Standalone openssl RSA signature decryption, for use with boot firmware.
"make test" performs the following procedure:
Create the unsign binary with 'make'.
Generate an RSA key with some power-of-2 bits between 512 and 4096. For
expedience we'll use 1024 (but in real life, use 4096):
openssl genrsa 1024 > private.key
Extract the private key modulus as a hex string, this is the public key:
openssl rsa -modulus -noout < private.key | awk -F= '{print $2}' > public.key
Create a dummy "signature blob". The blob must be the same length as the key,
but numerically less when considered as a monolithic big-endian number.
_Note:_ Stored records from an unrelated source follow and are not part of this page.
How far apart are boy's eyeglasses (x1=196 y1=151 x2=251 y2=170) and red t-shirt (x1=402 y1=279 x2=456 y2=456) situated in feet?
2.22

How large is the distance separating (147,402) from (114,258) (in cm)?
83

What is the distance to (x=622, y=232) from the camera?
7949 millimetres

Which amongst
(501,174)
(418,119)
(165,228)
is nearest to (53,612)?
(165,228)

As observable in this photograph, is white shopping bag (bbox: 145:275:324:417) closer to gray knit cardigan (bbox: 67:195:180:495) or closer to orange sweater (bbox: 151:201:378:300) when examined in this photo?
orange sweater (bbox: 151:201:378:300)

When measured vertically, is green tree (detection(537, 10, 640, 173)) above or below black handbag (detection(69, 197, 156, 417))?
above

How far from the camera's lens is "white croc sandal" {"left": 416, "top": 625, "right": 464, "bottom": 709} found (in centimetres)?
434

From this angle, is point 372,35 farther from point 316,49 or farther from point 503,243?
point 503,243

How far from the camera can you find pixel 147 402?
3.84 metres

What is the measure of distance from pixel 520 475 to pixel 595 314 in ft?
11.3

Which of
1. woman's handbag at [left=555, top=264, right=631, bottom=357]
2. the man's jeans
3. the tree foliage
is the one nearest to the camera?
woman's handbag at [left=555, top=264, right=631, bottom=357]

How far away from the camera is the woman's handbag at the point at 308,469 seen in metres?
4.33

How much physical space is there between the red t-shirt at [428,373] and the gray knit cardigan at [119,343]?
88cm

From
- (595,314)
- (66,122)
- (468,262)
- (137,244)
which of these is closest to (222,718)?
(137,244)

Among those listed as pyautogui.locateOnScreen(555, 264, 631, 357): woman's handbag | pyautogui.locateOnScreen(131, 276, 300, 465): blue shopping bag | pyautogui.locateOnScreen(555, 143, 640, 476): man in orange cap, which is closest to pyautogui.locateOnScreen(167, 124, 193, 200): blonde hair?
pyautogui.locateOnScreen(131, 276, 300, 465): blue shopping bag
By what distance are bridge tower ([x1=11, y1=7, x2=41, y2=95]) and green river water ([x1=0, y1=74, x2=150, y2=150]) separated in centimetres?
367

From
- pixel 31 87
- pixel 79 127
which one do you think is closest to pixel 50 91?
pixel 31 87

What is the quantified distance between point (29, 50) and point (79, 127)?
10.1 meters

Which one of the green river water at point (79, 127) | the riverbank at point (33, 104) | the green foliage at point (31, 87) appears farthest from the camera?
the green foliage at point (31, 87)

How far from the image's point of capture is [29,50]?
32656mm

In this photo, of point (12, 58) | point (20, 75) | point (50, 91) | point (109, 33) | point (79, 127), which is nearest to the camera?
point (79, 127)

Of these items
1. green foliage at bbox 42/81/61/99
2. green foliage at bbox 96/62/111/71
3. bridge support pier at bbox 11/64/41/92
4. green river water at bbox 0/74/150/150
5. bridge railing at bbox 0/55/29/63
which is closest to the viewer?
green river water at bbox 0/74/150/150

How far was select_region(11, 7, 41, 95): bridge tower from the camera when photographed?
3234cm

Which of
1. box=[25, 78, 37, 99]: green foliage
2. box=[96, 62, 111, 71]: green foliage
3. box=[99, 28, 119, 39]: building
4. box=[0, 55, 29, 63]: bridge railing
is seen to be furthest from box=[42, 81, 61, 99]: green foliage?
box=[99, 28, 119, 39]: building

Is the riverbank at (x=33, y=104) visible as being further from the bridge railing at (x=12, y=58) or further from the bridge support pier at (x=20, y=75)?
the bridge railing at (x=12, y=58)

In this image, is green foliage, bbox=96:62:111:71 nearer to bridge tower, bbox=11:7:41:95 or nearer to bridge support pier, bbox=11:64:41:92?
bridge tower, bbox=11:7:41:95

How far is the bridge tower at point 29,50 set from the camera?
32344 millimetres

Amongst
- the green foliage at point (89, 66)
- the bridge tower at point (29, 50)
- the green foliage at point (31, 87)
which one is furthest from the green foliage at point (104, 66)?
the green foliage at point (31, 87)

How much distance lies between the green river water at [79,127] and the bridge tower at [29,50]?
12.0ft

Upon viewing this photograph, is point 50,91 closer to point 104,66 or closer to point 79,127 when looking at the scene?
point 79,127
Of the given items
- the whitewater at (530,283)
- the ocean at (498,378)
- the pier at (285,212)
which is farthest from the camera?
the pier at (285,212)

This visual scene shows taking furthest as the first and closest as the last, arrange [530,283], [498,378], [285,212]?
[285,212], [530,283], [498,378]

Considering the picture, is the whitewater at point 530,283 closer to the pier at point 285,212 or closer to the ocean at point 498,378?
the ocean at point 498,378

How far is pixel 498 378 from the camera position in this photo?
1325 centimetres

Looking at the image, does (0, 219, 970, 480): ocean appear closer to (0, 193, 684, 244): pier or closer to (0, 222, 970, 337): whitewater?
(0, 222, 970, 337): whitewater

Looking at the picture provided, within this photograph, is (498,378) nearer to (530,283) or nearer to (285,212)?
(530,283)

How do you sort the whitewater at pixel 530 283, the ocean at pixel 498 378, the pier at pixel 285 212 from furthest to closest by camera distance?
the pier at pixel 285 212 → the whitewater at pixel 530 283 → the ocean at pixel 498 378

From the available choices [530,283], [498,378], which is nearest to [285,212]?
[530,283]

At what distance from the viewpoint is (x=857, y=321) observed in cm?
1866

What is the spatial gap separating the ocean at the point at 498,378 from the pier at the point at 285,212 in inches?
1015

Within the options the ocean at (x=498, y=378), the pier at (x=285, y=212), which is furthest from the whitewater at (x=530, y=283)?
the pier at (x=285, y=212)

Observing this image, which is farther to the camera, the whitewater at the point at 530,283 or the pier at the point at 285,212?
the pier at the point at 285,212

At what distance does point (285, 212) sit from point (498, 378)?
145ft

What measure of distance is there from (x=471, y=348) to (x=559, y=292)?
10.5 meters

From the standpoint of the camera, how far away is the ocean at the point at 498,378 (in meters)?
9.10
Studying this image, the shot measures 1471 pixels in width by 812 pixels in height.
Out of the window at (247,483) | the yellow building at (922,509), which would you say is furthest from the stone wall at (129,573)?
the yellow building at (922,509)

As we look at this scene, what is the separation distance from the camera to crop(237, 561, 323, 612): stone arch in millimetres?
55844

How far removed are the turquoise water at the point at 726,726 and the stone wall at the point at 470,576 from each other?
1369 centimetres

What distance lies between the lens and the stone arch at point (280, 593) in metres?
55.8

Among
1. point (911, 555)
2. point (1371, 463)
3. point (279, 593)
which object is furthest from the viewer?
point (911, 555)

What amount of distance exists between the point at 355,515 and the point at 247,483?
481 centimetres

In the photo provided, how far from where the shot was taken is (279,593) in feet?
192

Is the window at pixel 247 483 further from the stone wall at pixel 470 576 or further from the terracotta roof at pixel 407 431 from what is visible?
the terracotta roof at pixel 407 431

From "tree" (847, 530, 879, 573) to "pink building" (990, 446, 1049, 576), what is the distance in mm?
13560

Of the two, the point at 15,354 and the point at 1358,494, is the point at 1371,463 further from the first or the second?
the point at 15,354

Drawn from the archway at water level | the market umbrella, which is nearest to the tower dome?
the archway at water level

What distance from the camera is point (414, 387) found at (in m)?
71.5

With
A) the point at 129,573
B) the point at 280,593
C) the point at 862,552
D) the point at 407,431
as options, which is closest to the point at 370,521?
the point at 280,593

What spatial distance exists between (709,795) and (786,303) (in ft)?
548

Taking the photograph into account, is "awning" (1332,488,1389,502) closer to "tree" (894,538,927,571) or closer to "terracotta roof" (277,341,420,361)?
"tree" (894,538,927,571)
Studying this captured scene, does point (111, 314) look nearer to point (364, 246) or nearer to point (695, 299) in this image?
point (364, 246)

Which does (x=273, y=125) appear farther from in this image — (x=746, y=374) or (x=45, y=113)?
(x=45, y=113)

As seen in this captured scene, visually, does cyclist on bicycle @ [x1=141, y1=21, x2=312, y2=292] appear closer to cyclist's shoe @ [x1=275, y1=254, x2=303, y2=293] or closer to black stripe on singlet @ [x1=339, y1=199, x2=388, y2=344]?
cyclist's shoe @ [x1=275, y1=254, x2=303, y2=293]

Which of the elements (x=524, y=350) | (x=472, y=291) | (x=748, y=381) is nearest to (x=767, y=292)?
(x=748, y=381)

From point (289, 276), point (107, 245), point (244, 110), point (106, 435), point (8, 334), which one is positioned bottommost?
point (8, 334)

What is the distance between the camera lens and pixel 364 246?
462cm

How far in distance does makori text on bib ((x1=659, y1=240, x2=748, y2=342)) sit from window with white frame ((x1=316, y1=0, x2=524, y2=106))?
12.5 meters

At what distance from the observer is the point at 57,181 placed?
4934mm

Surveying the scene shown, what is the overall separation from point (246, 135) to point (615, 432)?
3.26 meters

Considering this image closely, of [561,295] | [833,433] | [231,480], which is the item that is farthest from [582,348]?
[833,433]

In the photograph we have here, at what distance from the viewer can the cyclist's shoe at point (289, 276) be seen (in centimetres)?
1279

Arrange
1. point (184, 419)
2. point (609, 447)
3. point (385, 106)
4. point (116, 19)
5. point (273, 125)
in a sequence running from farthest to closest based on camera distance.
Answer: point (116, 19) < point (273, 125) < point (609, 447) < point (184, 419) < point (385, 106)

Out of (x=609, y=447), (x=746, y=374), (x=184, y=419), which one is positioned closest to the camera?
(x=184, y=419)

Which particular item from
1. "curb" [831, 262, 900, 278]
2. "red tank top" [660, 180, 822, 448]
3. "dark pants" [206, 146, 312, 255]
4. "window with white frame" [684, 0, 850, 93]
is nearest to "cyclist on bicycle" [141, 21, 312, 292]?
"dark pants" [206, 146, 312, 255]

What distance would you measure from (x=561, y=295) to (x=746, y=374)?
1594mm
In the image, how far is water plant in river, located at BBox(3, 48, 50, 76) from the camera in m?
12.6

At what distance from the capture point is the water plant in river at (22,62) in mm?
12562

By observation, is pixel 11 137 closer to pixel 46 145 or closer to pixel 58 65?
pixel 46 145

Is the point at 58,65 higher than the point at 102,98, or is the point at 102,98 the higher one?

This is guaranteed if the MSB of the first byte is zero, therefore for this
test we simply generate an ASCII string of the correct length (128 bytes):
printf X%.0s {1..128} > sig.dat
Encrypt the blob with the openssl private key:
openssl rsautl -sign -raw -inkey private.key < sig.dat > sig.sig
sig.sig represents the data that would be bundled with a target image for
boot firmware to unsign:
./unsign $(cat public.key) < sig.sig; echo
This outputs the same string as the contents of sig.dat.
Note that passing in the wrong key doesn't result in an error, it results
in garbage output.
In practice, the signature blob doesn't contain a string, it contains a data
structure that includes the hash of the target image, similar to:
struct signature
{
int8_t zeros[X]; // where X is at least 1, pad the structure to the size of the key
uint32_t magic; // e.g. 0xCAFEBABE, reduce the chance that failed decrypt looks legit
uint8_t sha256[32]; // hash of the target image
... // other data of interest: image version, build date, etc.
}
unsign.c is compiled into boot firmware along with one or more public key
strings.
The firmware knows how to locate the encrypted signature. Typically it's
appended to the target image, so the image + signature can be retrieved into
memory at once. Defintely avoid reading the image once to verify it, then again
to load it.
The firmware unsigns the signature and verifies that correctness.